Task directions
What is needed is a word-for-word copy of the listing below, without pictures.

-------- Provided information

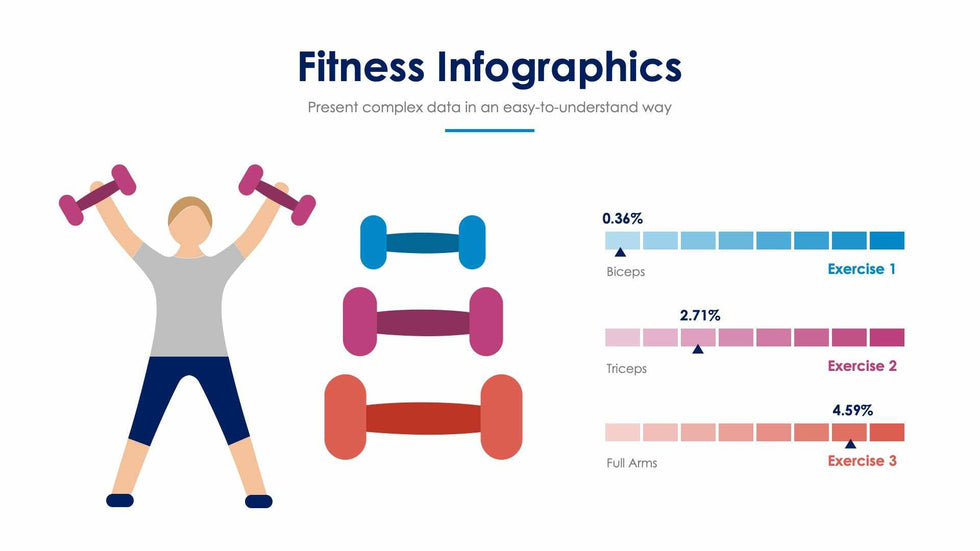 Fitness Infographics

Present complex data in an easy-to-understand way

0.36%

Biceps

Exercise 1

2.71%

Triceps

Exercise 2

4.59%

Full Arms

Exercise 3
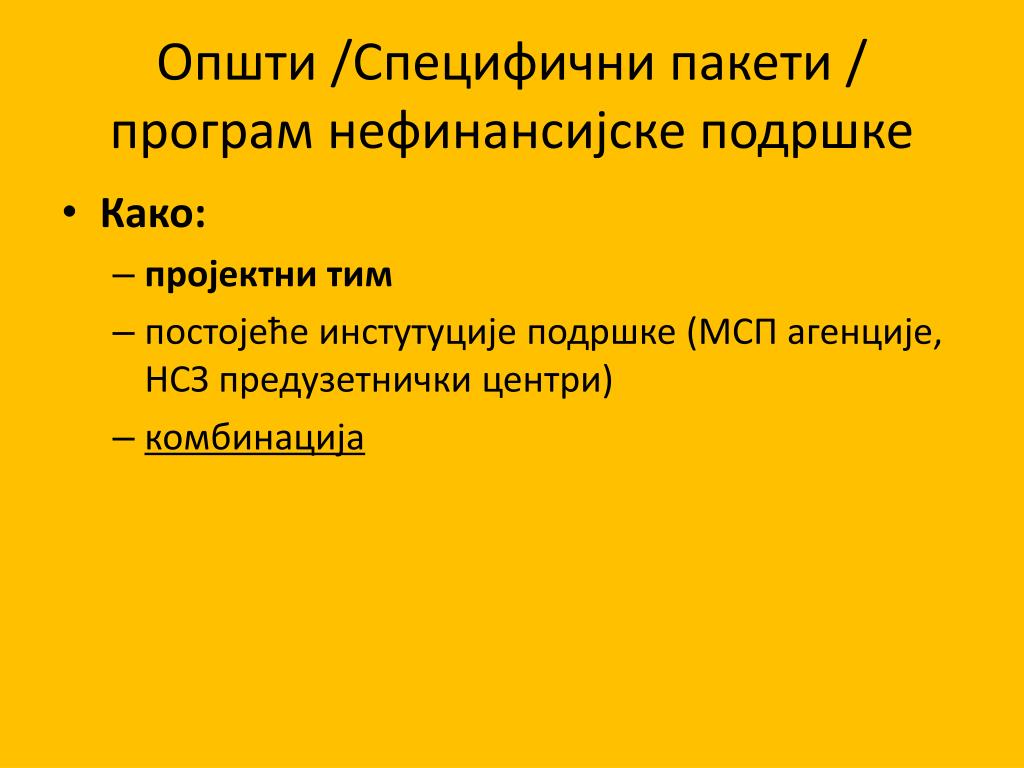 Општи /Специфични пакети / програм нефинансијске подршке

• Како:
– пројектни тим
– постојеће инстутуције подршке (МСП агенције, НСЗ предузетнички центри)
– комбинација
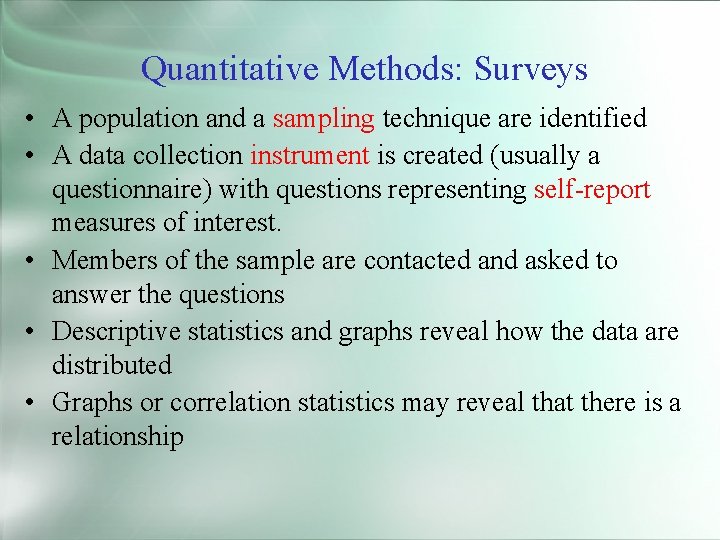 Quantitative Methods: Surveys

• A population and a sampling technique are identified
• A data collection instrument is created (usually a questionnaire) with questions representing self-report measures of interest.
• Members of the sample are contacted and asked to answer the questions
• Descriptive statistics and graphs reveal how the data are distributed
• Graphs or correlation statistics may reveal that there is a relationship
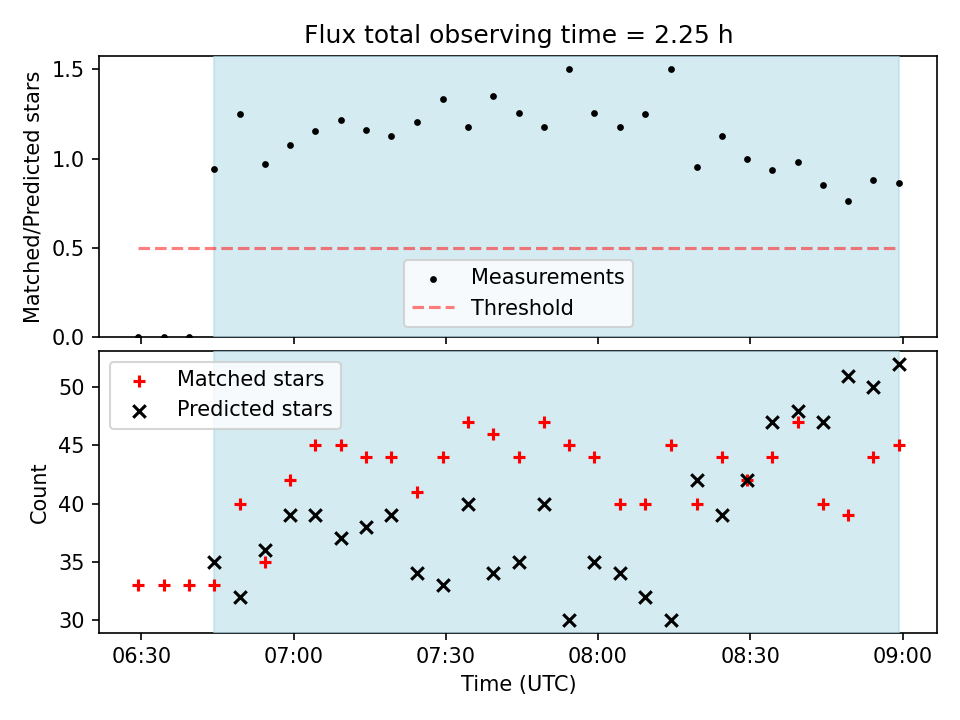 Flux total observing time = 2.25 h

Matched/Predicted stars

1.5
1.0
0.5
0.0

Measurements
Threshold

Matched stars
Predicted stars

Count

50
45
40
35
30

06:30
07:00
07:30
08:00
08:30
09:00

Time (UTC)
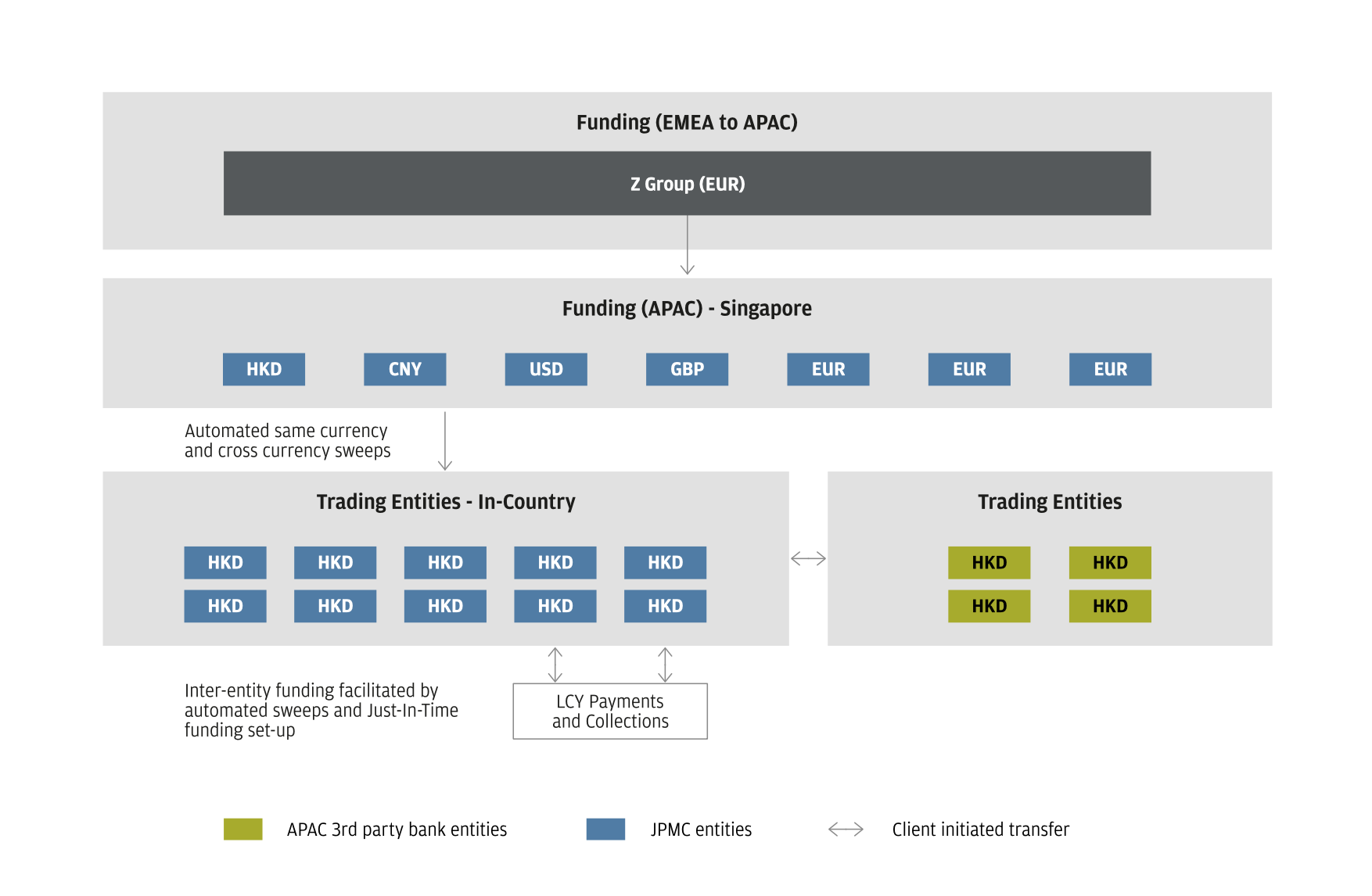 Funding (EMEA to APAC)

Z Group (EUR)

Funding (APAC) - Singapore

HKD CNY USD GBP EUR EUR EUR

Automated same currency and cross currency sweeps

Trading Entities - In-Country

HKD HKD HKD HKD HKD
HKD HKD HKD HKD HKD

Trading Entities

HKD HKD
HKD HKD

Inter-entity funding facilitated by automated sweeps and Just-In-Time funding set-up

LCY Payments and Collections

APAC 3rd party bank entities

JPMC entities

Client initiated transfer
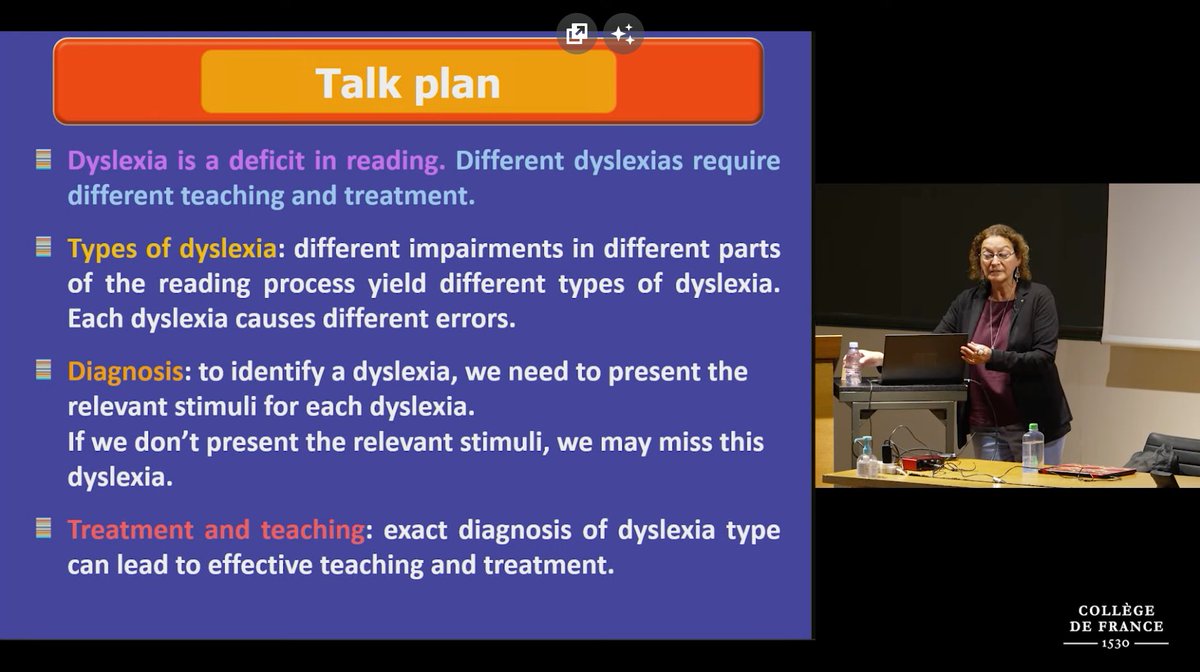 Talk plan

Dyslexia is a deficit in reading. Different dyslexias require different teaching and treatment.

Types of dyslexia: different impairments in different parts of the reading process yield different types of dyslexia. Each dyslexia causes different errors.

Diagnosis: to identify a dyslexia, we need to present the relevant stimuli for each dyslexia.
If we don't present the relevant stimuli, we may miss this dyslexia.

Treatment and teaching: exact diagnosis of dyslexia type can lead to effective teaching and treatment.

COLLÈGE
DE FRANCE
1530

----------------

Solution to the exercise
 Fitness Infographics

Present complex data in an easy-to-understand way

0.36%

Biceps

Exercise 1

2.71%

Triceps

Exercise 2

4.59%

Full Arms

Exercise 3
 Општи /Специфични пакети / програм нефинансијске подршке

• Како:
– пројектни тим
– постојеће инстутуције подршке (МСП агенције, НСЗ предузетнички центри)
– комбинација
 Quantitative Methods: Surveys

• A population and a sampling technique are identified
• A data collection instrument is created (usually a questionnaire) with questions representing self-report measures of interest.
• Members of the sample are contacted and asked to answer the questions
• Descriptive statistics and graphs reveal how the data are distributed
• Graphs or correlation statistics may reveal that there is a relationship
 Flux total observing time = 2.25 h

Matched/Predicted stars

1.5
1.0
0.5
0.0

Measurements
Threshold

Matched stars
Predicted stars

Count

50
45
40
35
30

06:30
07:00
07:30
08:00
08:30
09:00

Time (UTC)
 Funding (EMEA to APAC)

Z Group (EUR)

Funding (APAC) - Singapore

HKD CNY USD GBP EUR EUR EUR

Automated same currency and cross currency sweeps

Trading Entities - In-Country

HKD HKD HKD HKD HKD
HKD HKD HKD HKD HKD

Trading Entities

HKD HKD
HKD HKD

Inter-entity funding facilitated by automated sweeps and Just-In-Time funding set-up

LCY Payments and Collections

APAC 3rd party bank entities

JPMC entities

Client initiated transfer
 Talk plan

Dyslexia is a deficit in reading. Different dyslexias require different teaching and treatment.

Types of dyslexia: different impairments in different parts of the reading process yield different types of dyslexia. Each dyslexia causes different errors.

Diagnosis: to identify a dyslexia, we need to present the relevant stimuli for each dyslexia.
If we don't present the relevant stimuli, we may miss this dyslexia.

Treatment and teaching: exact diagnosis of dyslexia type can lead to effective teaching and treatment.

COLLÈGE
DE FRANCE
1530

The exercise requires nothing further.